A common mayor who has not the authority to behead, may kill criminals by fastening them to the mouth of a cannon and sending a ball through the body. Another method is to bury the condemned alive in a cask filled with cement, leaving only the head exposed. The cement soon hardens and the victim dies. Sometimes when their crime is not very bad the punishment is the severing of one hand from the body. If the man thus punished should commit a second crime the remaining hand would be severed. If a Mohammedan becomes drunk with wine and gets loud and abusive, he is arrested, and the executioner punctures the partition skin between the nostrils of the drunken man, and a cord of twine, several feet long, is passed through the opening. Then the executioner starts down the street leading his victim.
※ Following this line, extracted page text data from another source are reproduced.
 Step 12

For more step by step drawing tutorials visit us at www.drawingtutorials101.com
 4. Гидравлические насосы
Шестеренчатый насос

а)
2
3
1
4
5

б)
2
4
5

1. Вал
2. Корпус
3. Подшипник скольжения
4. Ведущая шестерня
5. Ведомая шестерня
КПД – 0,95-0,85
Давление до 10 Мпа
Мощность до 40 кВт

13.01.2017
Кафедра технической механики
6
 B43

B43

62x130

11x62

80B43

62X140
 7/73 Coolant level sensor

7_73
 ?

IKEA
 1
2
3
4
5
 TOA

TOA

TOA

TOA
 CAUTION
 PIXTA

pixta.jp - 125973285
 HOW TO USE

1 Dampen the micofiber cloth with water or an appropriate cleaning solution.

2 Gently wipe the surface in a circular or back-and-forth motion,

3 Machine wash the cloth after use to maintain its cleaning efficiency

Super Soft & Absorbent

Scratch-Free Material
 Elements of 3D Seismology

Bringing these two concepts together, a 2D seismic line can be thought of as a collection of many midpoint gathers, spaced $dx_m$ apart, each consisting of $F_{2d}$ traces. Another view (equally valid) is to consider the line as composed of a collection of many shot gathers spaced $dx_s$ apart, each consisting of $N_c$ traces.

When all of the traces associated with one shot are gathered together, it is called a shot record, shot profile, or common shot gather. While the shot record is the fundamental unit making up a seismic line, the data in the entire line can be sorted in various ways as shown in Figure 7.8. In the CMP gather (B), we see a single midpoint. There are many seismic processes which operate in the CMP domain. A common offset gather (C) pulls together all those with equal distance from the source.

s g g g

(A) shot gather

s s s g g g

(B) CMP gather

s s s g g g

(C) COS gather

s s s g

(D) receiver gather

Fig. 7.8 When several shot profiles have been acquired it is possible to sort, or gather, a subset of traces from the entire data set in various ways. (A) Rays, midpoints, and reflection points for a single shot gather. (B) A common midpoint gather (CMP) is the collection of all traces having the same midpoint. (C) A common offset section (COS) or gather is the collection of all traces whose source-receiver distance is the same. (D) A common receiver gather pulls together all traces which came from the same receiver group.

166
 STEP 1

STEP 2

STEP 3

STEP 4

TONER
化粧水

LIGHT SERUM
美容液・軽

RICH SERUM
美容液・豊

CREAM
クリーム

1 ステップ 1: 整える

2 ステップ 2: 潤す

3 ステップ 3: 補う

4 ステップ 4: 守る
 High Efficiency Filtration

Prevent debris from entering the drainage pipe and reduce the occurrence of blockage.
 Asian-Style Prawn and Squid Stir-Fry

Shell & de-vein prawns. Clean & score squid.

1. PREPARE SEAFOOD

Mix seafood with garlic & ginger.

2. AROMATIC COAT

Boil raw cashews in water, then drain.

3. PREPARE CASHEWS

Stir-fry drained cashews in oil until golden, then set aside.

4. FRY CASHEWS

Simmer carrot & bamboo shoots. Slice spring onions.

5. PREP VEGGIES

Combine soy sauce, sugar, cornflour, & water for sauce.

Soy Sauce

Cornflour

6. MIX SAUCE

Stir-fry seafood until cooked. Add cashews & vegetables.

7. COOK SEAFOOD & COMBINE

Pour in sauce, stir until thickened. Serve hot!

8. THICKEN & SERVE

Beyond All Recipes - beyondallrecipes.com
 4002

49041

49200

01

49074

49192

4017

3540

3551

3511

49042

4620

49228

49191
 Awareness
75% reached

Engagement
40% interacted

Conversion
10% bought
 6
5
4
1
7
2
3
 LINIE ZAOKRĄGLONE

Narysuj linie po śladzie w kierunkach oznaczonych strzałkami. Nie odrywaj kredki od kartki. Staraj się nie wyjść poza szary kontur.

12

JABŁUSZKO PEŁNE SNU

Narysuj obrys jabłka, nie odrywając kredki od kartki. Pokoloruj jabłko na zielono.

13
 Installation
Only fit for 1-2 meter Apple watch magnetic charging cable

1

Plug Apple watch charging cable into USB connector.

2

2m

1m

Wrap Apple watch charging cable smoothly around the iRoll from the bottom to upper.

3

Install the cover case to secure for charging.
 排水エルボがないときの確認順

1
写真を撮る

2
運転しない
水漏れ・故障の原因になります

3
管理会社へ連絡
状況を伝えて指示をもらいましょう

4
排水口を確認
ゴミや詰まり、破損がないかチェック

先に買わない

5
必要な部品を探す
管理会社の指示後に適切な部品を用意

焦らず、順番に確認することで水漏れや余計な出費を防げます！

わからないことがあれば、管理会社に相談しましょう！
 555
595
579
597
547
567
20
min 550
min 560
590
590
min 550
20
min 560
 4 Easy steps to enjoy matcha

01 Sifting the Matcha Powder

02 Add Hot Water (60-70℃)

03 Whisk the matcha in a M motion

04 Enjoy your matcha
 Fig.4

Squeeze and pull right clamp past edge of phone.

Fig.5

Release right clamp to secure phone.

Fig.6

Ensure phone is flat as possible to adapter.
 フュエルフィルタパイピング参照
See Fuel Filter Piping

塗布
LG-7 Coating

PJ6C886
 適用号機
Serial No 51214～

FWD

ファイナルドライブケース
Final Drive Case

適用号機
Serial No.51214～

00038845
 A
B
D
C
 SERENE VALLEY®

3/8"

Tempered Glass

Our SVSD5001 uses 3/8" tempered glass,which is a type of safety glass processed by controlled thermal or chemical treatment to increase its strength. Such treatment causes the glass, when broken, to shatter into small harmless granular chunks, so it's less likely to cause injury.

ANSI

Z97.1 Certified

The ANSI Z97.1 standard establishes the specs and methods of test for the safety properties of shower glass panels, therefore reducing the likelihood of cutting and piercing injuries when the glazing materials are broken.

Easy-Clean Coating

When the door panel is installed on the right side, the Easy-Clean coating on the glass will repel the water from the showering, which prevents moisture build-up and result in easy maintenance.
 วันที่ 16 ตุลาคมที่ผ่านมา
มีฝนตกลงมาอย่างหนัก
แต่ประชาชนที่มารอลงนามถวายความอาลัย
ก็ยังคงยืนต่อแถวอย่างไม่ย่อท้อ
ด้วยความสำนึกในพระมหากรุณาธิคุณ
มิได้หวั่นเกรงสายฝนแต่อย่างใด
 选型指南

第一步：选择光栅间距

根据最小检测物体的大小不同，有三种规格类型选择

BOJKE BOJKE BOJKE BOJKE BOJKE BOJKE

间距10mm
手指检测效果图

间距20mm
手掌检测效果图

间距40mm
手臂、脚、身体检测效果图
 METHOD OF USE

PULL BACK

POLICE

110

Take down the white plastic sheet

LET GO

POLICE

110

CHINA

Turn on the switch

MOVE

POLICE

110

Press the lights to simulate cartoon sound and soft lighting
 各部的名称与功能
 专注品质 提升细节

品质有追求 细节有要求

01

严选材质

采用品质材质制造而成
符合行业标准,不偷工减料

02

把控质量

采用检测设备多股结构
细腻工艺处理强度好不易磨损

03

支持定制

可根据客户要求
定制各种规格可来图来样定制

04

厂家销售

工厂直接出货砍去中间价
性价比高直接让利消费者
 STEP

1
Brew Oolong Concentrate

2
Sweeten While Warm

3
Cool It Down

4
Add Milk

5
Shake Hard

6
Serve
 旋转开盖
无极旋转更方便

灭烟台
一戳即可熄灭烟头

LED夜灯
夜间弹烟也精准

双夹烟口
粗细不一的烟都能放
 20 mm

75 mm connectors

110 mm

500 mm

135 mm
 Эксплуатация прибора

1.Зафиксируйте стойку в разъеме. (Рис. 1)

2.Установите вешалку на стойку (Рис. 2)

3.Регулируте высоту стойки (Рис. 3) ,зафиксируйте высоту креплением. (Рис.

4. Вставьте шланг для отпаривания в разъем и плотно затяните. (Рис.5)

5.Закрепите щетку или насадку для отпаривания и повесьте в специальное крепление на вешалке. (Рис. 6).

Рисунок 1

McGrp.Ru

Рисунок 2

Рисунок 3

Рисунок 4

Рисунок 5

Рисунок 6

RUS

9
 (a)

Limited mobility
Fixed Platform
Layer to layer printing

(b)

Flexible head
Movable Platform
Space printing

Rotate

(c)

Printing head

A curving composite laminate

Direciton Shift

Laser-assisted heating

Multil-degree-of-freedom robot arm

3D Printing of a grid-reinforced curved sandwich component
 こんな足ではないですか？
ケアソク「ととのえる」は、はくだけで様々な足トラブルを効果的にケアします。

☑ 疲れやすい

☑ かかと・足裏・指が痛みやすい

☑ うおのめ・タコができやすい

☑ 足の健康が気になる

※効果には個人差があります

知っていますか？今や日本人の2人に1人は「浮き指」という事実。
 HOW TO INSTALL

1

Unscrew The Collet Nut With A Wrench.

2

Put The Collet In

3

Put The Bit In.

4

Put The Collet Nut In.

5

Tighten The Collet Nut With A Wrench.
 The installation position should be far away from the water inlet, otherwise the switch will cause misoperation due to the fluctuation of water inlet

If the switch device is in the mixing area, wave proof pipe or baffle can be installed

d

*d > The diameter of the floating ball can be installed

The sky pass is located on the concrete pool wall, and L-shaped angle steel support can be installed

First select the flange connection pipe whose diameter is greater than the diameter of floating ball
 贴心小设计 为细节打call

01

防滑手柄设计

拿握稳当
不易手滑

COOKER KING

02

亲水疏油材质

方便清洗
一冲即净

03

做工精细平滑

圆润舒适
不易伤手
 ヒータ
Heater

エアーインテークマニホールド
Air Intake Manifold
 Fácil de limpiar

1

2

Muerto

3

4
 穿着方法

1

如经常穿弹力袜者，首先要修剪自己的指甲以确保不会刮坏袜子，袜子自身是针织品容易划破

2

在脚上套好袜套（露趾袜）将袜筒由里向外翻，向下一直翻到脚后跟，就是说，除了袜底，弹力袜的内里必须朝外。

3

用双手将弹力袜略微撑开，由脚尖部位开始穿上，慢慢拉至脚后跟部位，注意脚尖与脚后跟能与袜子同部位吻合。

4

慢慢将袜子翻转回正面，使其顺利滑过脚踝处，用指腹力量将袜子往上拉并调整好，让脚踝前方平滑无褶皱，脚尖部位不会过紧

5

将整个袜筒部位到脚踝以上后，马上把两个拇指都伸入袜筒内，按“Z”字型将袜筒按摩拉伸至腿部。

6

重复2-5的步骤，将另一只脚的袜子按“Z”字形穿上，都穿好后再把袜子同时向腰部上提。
The man soon gets sober and is very much ashamed. Shopkeepers give the executioner pennies as he passes along the street. Men who quarrel and fight are punished by tying their feet to a post, with the bare soles upward, and then whipping the feet until the flesh is bruised and bleeding and, frequently, the nails torn from the toes. The victims frequently become insensible under this punishment. One good thing in the laws of punishment is that no Christians or Jews are ever beheaded. The Mohammedans consider the Christian and Jew as being unclean, and think it would be a mean thing to behead them.
Princes, lords and counts are never beheaded. The most severe punishment for a prince is to pluck out his eyes. The method of execution for counts and lords is of two kinds. The king will send a bottle of Sharbat to the condemned man which is given him in the form of a sweet drink but it contains a deadly poison. He is compelled to drink this and soon dies. Another form is for the condemned man to be met by a servant from the governor after having taken a bath and the servant cuts blood-vessels in the arm of the condemned until death results from loss of blood.
Thus it will be seen that the contrast in modes of punishment in a Christian nation and a Mohammedan nation is very great. The kind of punishment inflicted on criminals in any country grows out of the prevailing religious belief of that country. A religion that has much cruelty in it will lead a people to torture its criminals. But a nation whose religion is based upon love will deal with its criminals effectively, but as kindly as possible. The writer has visited prisons in both Persia and America and finds that the contrast between the prisons of the two countries is like the contrast of a palace and a cellar. Prisoners in America ought to be very thankful for the humane treatment they receive under this Christian government.